------ Data excerpts ------

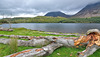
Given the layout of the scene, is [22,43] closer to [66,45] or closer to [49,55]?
[49,55]

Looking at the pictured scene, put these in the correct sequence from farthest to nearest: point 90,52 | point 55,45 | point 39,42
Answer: point 39,42 < point 55,45 < point 90,52

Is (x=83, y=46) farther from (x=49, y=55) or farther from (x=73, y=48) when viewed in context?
(x=49, y=55)

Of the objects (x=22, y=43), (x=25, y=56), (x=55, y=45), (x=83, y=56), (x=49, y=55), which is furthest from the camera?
(x=22, y=43)

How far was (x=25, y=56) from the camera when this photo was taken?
5.36m

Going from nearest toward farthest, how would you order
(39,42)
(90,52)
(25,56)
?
(25,56), (90,52), (39,42)

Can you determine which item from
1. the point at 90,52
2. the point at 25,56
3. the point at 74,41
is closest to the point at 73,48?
the point at 74,41

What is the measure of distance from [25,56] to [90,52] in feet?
19.9

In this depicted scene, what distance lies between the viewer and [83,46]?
8.69m

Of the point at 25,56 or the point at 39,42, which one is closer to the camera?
the point at 25,56

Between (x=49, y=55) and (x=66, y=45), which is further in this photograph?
(x=66, y=45)

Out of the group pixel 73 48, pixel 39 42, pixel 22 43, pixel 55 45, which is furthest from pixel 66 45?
pixel 22 43

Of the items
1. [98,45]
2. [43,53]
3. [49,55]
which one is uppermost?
[98,45]

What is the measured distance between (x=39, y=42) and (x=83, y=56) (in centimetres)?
533

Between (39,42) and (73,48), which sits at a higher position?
(39,42)
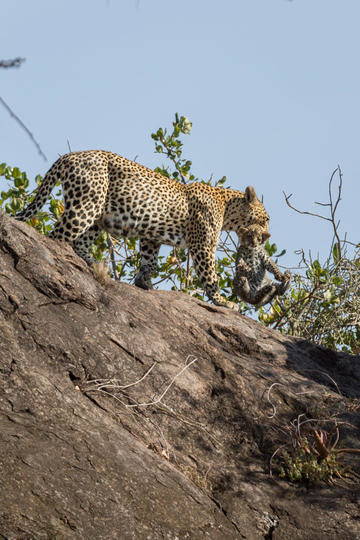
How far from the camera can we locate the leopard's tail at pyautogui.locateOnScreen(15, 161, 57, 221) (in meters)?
9.90

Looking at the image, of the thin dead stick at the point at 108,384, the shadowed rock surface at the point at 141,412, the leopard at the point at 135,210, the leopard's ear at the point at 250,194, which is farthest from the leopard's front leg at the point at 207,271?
the thin dead stick at the point at 108,384

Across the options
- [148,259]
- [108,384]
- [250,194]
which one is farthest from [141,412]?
[250,194]

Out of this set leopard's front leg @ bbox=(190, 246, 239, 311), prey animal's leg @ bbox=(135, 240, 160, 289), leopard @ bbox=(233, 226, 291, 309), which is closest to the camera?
leopard @ bbox=(233, 226, 291, 309)

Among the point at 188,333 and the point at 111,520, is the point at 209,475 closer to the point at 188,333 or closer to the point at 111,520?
the point at 111,520

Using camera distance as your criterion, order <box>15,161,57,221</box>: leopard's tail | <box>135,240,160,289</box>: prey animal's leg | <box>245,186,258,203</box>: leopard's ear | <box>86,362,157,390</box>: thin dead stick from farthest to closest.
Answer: <box>245,186,258,203</box>: leopard's ear
<box>135,240,160,289</box>: prey animal's leg
<box>15,161,57,221</box>: leopard's tail
<box>86,362,157,390</box>: thin dead stick

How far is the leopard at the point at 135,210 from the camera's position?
999cm

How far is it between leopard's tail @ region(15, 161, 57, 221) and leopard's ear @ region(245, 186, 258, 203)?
3.21 metres

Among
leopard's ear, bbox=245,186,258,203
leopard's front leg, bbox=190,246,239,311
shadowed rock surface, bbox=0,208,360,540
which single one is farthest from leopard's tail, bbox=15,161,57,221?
leopard's ear, bbox=245,186,258,203

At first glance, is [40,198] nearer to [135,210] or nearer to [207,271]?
[135,210]

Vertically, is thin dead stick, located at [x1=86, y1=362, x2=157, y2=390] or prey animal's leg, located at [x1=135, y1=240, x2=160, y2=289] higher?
prey animal's leg, located at [x1=135, y1=240, x2=160, y2=289]

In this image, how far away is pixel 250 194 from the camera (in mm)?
11961

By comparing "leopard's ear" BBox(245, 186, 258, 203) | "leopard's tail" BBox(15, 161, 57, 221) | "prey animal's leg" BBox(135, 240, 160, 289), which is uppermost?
"leopard's ear" BBox(245, 186, 258, 203)

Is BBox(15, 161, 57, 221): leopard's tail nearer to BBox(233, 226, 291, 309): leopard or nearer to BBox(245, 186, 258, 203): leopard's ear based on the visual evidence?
BBox(233, 226, 291, 309): leopard

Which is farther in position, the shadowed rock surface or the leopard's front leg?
the leopard's front leg
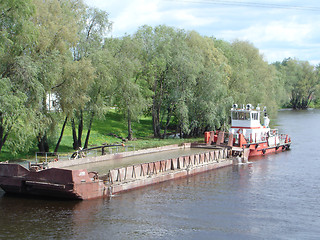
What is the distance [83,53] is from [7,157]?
11.9m

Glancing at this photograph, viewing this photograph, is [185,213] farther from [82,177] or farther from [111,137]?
[111,137]

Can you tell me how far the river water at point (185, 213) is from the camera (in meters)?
18.6

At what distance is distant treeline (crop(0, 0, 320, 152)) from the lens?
1073 inches

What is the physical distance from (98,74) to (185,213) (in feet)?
65.6

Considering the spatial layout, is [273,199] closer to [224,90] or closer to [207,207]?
[207,207]

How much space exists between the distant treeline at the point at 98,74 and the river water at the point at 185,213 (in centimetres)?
775

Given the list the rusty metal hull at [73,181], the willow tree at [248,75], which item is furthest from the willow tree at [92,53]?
the willow tree at [248,75]

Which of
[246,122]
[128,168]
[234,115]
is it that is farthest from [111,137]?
[128,168]

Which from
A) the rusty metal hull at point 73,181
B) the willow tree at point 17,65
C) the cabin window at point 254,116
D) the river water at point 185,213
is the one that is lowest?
the river water at point 185,213

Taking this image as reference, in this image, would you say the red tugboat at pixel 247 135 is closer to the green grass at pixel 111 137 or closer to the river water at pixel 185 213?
the green grass at pixel 111 137

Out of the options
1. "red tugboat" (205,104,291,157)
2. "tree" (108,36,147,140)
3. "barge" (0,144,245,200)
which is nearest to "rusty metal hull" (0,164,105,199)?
"barge" (0,144,245,200)

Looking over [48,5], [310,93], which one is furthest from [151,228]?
[310,93]

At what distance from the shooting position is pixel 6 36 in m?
26.4

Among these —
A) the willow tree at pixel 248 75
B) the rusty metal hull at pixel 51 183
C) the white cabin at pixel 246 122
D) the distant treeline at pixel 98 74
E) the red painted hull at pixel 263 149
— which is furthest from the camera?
the willow tree at pixel 248 75
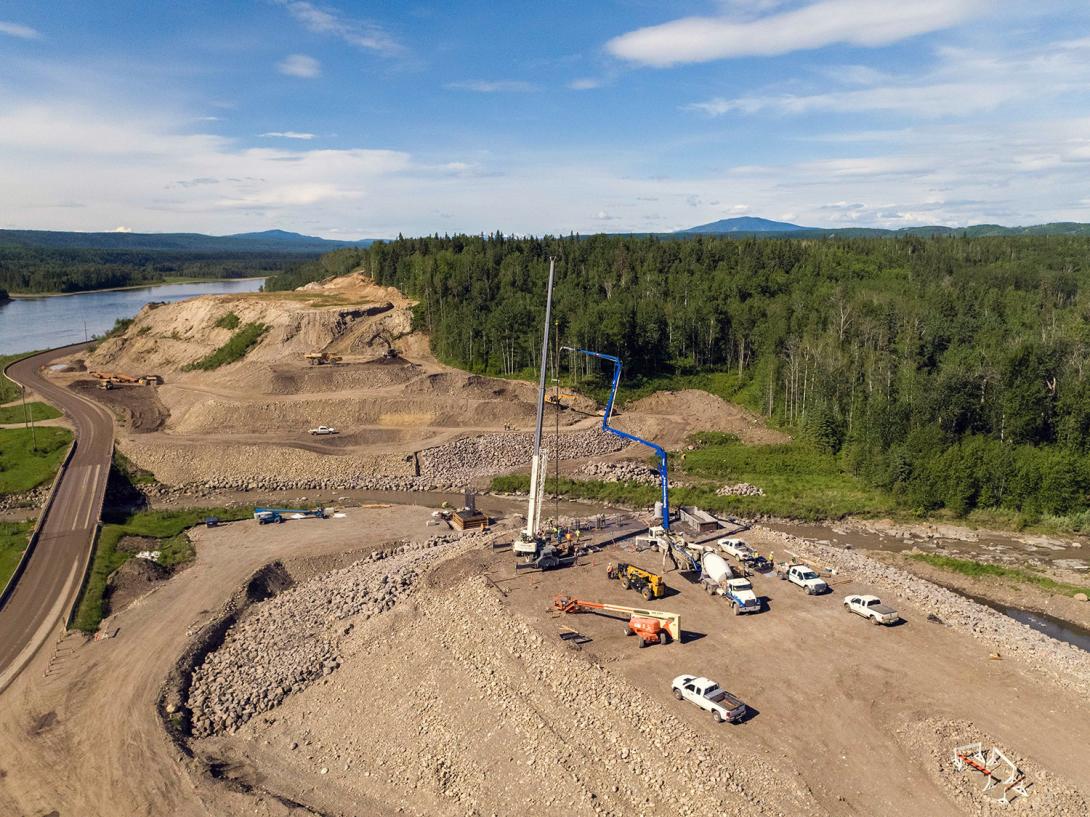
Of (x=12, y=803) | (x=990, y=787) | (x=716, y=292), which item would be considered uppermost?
(x=716, y=292)

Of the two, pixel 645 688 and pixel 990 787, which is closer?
pixel 990 787

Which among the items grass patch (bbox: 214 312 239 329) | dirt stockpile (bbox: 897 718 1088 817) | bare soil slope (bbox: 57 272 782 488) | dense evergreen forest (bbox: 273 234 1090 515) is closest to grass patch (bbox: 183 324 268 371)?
bare soil slope (bbox: 57 272 782 488)

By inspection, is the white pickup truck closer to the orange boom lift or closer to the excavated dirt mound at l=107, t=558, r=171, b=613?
the orange boom lift

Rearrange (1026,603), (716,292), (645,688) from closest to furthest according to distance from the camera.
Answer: (645,688) → (1026,603) → (716,292)

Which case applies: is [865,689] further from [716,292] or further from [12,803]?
[716,292]

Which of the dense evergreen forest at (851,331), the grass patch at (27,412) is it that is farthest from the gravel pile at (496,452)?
the grass patch at (27,412)

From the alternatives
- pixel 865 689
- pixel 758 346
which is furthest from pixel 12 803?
pixel 758 346
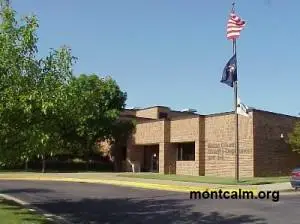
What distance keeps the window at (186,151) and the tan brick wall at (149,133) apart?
1691 mm

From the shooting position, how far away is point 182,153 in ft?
150

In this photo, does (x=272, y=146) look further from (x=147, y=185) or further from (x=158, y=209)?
(x=158, y=209)

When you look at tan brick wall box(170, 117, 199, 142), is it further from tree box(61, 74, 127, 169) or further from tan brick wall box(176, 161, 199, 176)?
tree box(61, 74, 127, 169)

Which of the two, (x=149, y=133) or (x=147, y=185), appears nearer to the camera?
(x=147, y=185)

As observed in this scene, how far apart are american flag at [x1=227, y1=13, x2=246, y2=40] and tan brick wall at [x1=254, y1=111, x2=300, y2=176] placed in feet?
25.4

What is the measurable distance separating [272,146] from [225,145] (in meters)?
3.33

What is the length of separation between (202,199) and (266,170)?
17402 mm

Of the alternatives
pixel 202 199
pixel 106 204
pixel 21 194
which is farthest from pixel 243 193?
pixel 21 194

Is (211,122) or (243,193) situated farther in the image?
(211,122)

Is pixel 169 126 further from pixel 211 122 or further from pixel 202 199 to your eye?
pixel 202 199

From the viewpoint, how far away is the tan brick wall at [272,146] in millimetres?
37562

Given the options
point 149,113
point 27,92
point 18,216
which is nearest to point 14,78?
point 27,92

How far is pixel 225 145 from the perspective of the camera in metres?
39.8

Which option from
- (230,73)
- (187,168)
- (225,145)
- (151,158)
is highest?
(230,73)
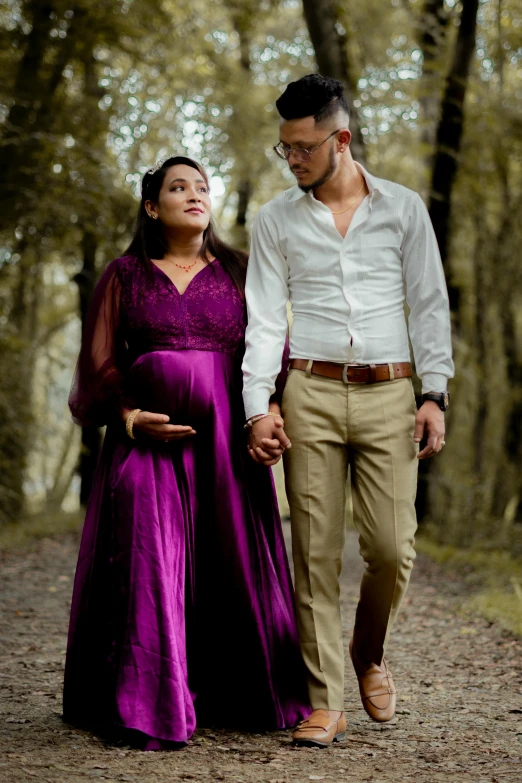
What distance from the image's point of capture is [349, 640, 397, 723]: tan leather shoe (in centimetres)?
395

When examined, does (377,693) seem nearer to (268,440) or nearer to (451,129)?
(268,440)

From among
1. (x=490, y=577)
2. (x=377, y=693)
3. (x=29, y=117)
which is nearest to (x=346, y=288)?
(x=377, y=693)

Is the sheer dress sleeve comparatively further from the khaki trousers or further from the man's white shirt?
the khaki trousers

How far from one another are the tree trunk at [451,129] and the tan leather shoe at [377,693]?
707 cm

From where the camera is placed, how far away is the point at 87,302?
46.3 ft

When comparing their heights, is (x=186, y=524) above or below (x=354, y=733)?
above

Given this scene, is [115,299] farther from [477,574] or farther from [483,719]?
[477,574]

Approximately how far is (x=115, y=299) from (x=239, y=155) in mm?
10240

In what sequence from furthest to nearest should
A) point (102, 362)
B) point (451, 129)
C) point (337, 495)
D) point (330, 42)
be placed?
point (451, 129), point (330, 42), point (102, 362), point (337, 495)

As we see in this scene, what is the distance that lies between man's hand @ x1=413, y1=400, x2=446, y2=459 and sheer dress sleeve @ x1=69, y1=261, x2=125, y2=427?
3.90 feet

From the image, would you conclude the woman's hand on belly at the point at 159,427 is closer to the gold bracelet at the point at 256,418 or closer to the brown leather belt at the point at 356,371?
the gold bracelet at the point at 256,418

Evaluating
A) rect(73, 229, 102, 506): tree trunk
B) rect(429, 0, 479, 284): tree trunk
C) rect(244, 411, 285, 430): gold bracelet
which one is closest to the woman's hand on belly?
rect(244, 411, 285, 430): gold bracelet

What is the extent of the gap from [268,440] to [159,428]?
19.1 inches

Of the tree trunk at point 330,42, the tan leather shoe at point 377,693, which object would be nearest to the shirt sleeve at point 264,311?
the tan leather shoe at point 377,693
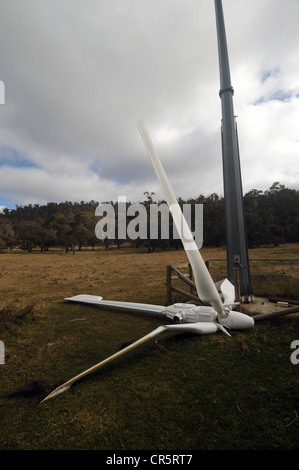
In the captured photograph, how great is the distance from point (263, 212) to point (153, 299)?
183ft

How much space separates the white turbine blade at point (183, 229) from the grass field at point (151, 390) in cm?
160

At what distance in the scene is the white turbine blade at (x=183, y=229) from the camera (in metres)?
3.75

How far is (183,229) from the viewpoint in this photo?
3713 millimetres

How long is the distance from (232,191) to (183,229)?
5804 millimetres

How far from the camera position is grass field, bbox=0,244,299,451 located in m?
3.06

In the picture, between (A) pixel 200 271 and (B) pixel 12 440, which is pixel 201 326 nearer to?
(A) pixel 200 271

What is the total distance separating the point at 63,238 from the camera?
4997cm

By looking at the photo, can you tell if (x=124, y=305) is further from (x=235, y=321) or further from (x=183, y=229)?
(x=183, y=229)

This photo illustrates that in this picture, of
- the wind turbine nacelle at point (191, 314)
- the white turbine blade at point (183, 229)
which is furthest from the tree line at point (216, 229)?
the white turbine blade at point (183, 229)

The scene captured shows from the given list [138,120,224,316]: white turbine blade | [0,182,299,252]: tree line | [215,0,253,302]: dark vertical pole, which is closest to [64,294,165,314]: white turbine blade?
[138,120,224,316]: white turbine blade

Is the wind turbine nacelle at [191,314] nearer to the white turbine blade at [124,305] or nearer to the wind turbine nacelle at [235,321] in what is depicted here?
the wind turbine nacelle at [235,321]

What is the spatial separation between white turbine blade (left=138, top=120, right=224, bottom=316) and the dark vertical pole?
178 inches

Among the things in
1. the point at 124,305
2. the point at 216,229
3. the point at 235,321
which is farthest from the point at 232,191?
the point at 216,229

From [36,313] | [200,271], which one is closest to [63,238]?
[36,313]
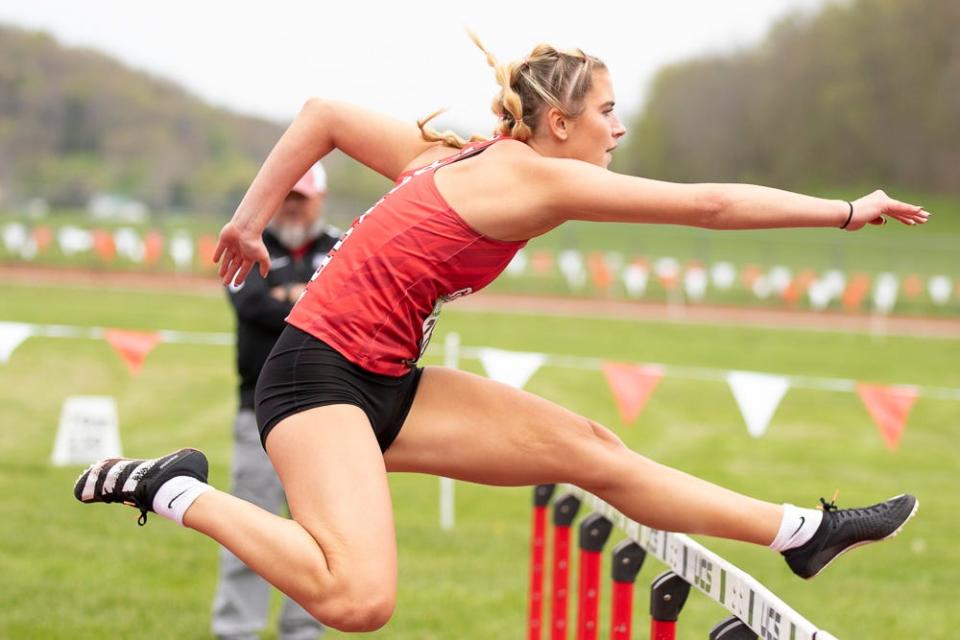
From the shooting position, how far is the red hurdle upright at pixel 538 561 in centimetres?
521

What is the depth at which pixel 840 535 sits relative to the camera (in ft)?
12.9

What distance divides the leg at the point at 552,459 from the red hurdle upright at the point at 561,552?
103 cm

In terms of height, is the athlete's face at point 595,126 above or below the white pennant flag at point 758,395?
above

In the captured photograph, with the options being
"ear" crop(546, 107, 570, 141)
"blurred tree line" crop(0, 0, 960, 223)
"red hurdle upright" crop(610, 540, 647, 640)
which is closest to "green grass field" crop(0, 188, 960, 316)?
"blurred tree line" crop(0, 0, 960, 223)

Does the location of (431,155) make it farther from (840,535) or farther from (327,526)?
(840,535)

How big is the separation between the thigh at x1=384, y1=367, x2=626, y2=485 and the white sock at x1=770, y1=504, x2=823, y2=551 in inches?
21.3

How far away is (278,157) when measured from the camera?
13.7ft

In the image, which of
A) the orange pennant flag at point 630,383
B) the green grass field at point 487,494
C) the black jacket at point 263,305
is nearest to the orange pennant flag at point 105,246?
the green grass field at point 487,494

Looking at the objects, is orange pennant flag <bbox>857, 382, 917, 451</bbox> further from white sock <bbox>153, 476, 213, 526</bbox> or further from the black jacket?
white sock <bbox>153, 476, 213, 526</bbox>

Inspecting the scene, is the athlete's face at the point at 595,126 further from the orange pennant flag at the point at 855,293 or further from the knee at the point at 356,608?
the orange pennant flag at the point at 855,293

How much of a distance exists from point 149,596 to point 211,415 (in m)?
6.41

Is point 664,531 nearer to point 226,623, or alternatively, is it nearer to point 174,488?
point 174,488

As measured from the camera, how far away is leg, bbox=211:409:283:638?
6.07m

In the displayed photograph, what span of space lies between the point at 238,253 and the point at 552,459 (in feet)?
4.20
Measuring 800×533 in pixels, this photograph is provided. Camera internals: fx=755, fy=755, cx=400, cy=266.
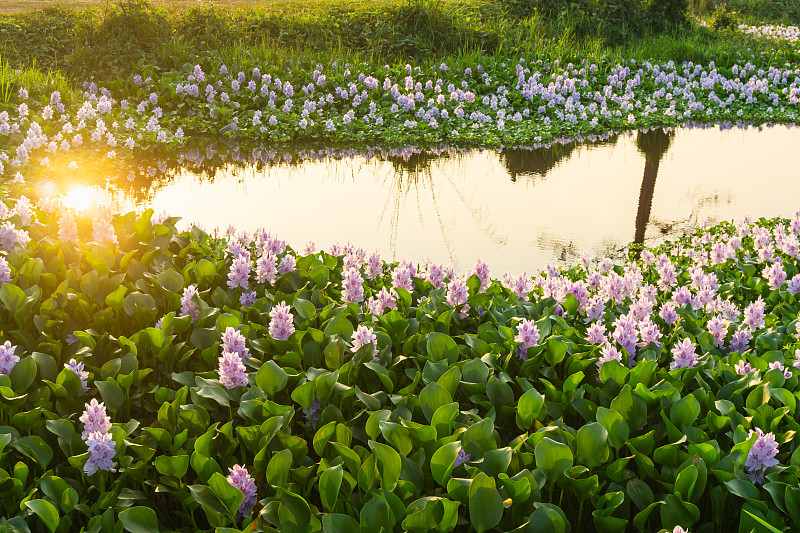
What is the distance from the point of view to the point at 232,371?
3252 millimetres

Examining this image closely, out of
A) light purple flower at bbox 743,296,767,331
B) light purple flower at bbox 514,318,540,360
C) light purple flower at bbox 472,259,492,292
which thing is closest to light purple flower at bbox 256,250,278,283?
light purple flower at bbox 472,259,492,292

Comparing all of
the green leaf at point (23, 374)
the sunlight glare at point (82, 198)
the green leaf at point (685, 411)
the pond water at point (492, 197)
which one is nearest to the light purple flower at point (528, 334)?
the green leaf at point (685, 411)

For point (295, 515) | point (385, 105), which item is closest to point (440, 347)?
point (295, 515)

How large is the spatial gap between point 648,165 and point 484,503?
8.31 meters

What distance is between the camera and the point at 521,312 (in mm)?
4430

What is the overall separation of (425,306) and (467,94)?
28.1 ft

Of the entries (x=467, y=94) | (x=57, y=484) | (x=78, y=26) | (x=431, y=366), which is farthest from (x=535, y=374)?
(x=78, y=26)

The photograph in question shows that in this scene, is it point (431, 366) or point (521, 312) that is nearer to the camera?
point (431, 366)

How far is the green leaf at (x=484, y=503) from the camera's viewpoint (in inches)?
98.7

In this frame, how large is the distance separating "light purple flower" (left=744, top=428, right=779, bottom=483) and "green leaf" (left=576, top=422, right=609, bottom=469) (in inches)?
20.8

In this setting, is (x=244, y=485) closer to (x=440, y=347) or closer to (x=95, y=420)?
(x=95, y=420)

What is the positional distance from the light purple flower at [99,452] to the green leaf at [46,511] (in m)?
0.26

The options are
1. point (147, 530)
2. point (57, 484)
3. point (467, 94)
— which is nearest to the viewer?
point (147, 530)

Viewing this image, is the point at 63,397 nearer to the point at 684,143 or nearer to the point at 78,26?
the point at 684,143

------

_Set exercise:_
In the listing above, find the line containing "In this setting, is", then reproduce it and each line after it through the end, exactly and with nothing added.

_The output:_
In this setting, is (x=244, y=485) closer to (x=440, y=347) or closer to (x=95, y=420)?
(x=95, y=420)

What is the positional distance from the light purple flower at [99,452] to the green leaf at [46,511] (in m)?
0.26

The options are
1. point (147, 530)
2. point (57, 484)
3. point (467, 94)
— which is nearest to the viewer?
point (147, 530)

Viewing this image, is the point at 63,397 nearer to the point at 684,143 or nearer to the point at 78,26?
the point at 684,143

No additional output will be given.